First, this involves mains voltage wiring. If you are not confident in your ability to do this correctly (read: safely) do not proceed with a DIY approach. I would go so far as to say that if you have not done mains wiring before, do not do this yourself. 

Just buy something like this: http://www.amazon.com/XANTECH-AC1-Controlled-AC-Outlet/dp/B000NU0T62 Note that the specs on that page do not indicate how much DC current it draws. It would be best to find out first (see the section on coil amperage below as it's the same concept).

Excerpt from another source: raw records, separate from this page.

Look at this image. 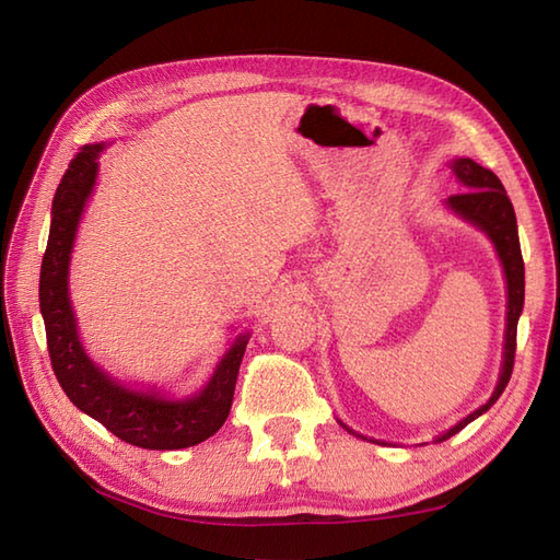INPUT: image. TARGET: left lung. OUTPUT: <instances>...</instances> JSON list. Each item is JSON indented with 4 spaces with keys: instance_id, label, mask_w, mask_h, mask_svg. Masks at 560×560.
<instances>
[{
    "instance_id": "left-lung-1",
    "label": "left lung",
    "mask_w": 560,
    "mask_h": 560,
    "mask_svg": "<svg viewBox=\"0 0 560 560\" xmlns=\"http://www.w3.org/2000/svg\"><path fill=\"white\" fill-rule=\"evenodd\" d=\"M450 168L455 171L457 180L467 189H464L462 195L447 197V207L455 211L457 217L474 223L477 229H481L486 235L491 237L498 259H501V265H503L505 281H508V313H505L503 365H501V375H498V385L493 389L491 399L486 401L483 407H479L477 411H471L467 419H462L457 425H452L450 431L438 435L435 443H443V440L459 433L464 425H469L474 419H479L481 413L489 411L498 401V397L503 395V389L510 383V375H513L515 349H517V319L522 313V305H525V261H522L515 209H513V201H510L505 195L503 183L498 180V175L493 171L483 168V165H479L471 159H455L450 163ZM347 431L353 433L351 428H347ZM359 438H363V435H359Z\"/></svg>"
}]
</instances>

If you want DIY and can do it safely:

Is the 12V trigger latching (i.e. always on once triggered until turned off) or momentary? If momentary, this gets more complex and is beyond the scope of this reply. Sorry to get your hopes up:neener: 

The below assumes it's a latching 12V trigger.

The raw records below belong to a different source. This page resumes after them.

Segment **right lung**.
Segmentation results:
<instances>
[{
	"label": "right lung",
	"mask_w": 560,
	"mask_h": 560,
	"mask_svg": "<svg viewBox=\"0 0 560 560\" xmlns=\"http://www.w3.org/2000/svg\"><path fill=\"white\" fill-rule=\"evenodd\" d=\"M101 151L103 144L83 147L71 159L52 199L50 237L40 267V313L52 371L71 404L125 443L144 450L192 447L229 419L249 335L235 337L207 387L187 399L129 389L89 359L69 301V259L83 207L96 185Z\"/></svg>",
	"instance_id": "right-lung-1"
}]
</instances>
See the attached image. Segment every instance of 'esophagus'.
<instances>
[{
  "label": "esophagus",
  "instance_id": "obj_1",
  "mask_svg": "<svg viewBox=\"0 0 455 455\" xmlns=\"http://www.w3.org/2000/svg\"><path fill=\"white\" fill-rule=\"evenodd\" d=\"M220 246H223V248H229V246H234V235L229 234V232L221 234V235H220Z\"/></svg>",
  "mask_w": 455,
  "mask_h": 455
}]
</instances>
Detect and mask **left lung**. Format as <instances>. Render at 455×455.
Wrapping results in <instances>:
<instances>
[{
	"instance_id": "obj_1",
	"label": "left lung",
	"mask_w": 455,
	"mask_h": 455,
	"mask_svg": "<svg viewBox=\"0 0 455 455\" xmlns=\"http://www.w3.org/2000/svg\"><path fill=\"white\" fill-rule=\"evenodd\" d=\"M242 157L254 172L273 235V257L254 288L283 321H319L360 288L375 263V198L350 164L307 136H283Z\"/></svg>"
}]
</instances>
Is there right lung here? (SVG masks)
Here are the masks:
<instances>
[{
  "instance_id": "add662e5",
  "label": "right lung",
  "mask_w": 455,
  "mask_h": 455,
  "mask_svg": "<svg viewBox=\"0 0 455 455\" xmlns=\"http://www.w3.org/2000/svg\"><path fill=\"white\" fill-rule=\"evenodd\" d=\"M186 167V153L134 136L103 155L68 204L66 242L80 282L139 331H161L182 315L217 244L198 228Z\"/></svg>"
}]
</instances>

You should be able to do this with 1 relay. Think of the relay as a switch for a 120 volt light, but instead of your finger flipping it, it's the 12 volt trigger. You just need the right specifications for the coil side (the 12 V trigger will energize the coil, which flips the switch) and the contact side (the actual 120 V switch).

Spend some time learning to read relay specifications. I'm rusty at it, but here's my take on what you'll need.

Coil Side:
1) You need a 12V or higher DC coil voltage and the turn on voltage to be less than whatever your 12V trigger puts out, say 9V.
2) The 12V side of the relay will draw a certain amount of current. This must be less than the current your trigger can output. e.g. if the trigger is labeled "100 mA max" the relay must draw less than this. It will be labeled something like "rated current" for the relay (for the coil side, not the contact side).
3) The relay must be non-latching (or it will stay on once your receiver is off).

Contact side:
1) Must be rated for the nominal of your mains voltage or higher. If you're in the US, that's 120VAC or more. e.g. 240VAC would be fine.
2) Get one rated for 15 or 20A. This will be enough and that way it'll be safe if something else is plugged into it. *15A assumes your amps draw less than ~1800 watts total* (again, assuming US power of 120VAC).

Wiring:
1) I'd get a relay socket and a compatible socket mounted relay.
2) Mount it and and a 120VAC receptacle all in a NEMA enclosure (I'd use a DIN rail, but I have a few feet of that laying around from previous projects). Wire it with a 3 prong cord that supports 15A or more. *Make sure to wire the ground properly to the receptacle and the enclosure if it's metal.* Wire in the 12V trigger to the coil side of the relay..
3) Check it with a circuit tester or DMM before hooking up your load(s).

Even though I'm a major geek and comfortable with electronics, after reading all of that (which just hits the highlights) I think I'd just buy an off the shelf product 

Good luck.


----------